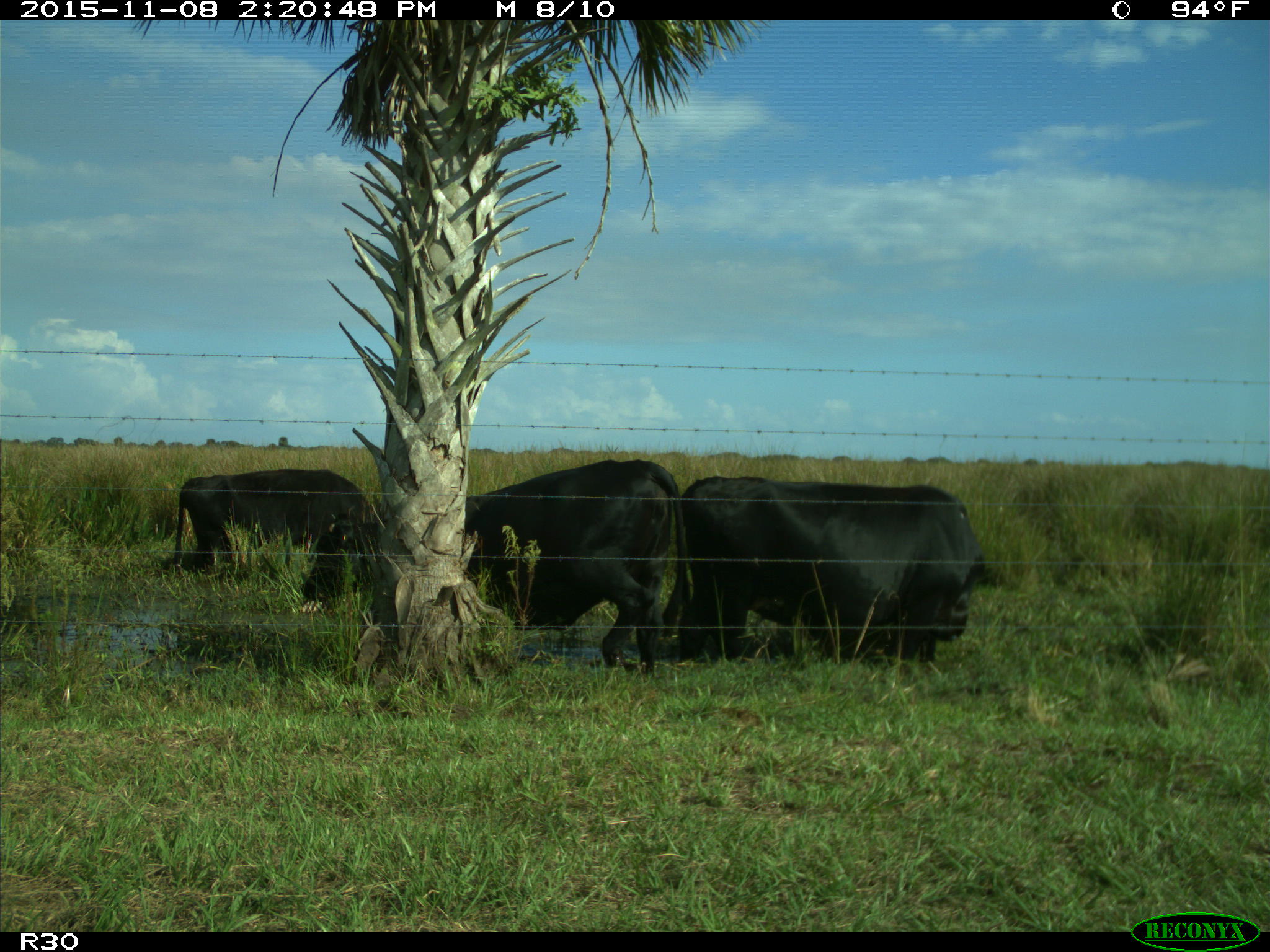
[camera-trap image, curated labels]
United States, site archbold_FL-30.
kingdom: Animalia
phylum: Chordata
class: Mammalia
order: Artiodactyla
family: Bovidae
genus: Bos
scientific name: Bos taurus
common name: domestic cow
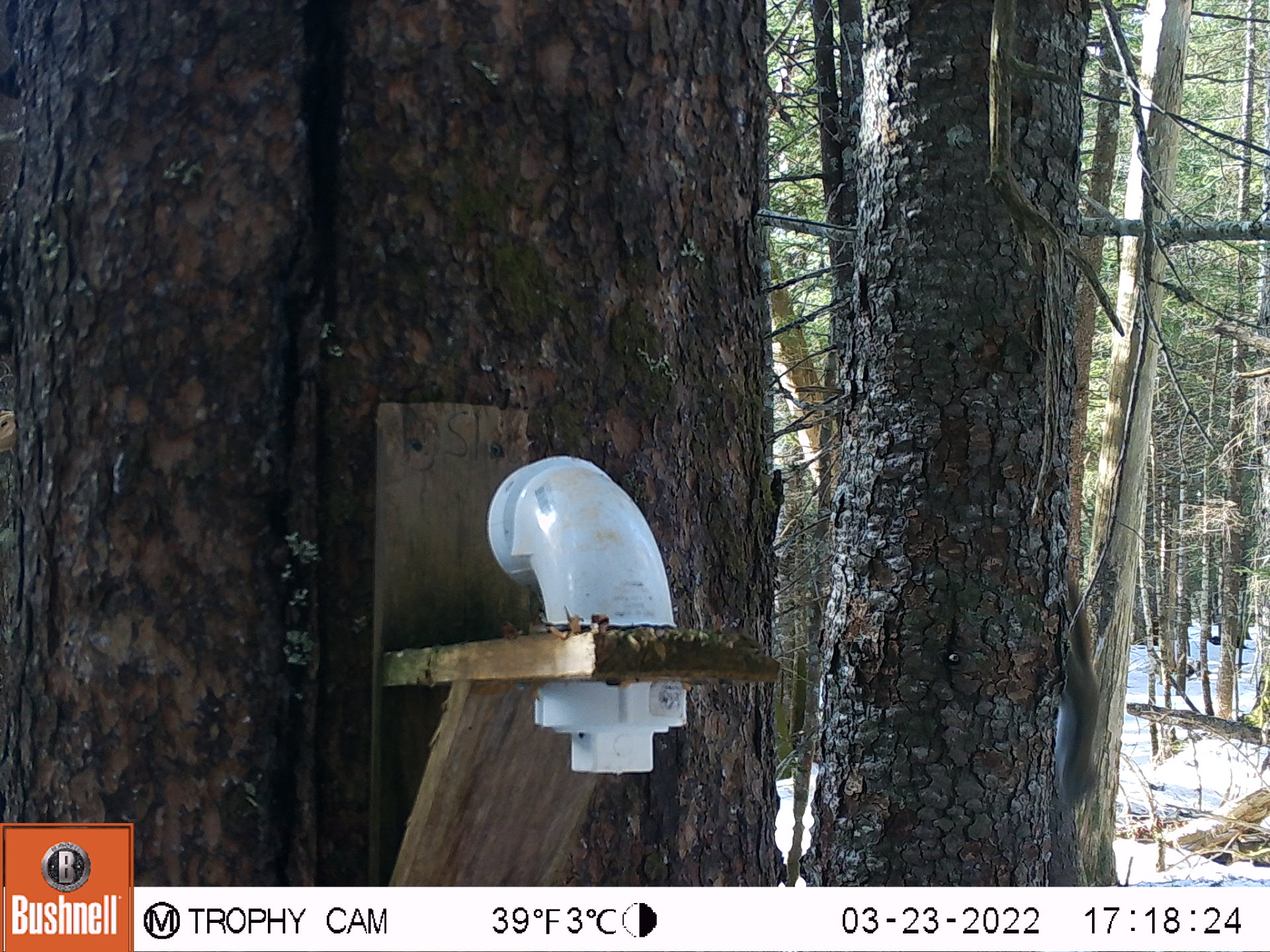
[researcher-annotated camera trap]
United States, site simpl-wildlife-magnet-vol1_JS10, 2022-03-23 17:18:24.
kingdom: Animalia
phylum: Chordata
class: Mammalia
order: Rodentia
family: Sciuridae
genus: Tamiasciurus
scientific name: Tamiasciurus hudsonicus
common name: red squirrel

* **Instructions to follow**
Take the line that contains "scientific name: Bos taurus" and every line after it down to the last line of the entries above, and output them exactly, with nothing else and no pictures.

* **Written solution**
scientific name: Bos taurus
common name: domestic cow
[researcher-annotated camera trap]
United States, site simpl-wildlife-magnet-vol1_JS10, 2022-03-23 17:18:24.
kingdom: Animalia
phylum: Chordata
class: Mammalia
order: Rodentia
family: Sciuridae
genus: Tamiasciurus
scientific name: Tamiasciurus hudsonicus
common name: red squirrel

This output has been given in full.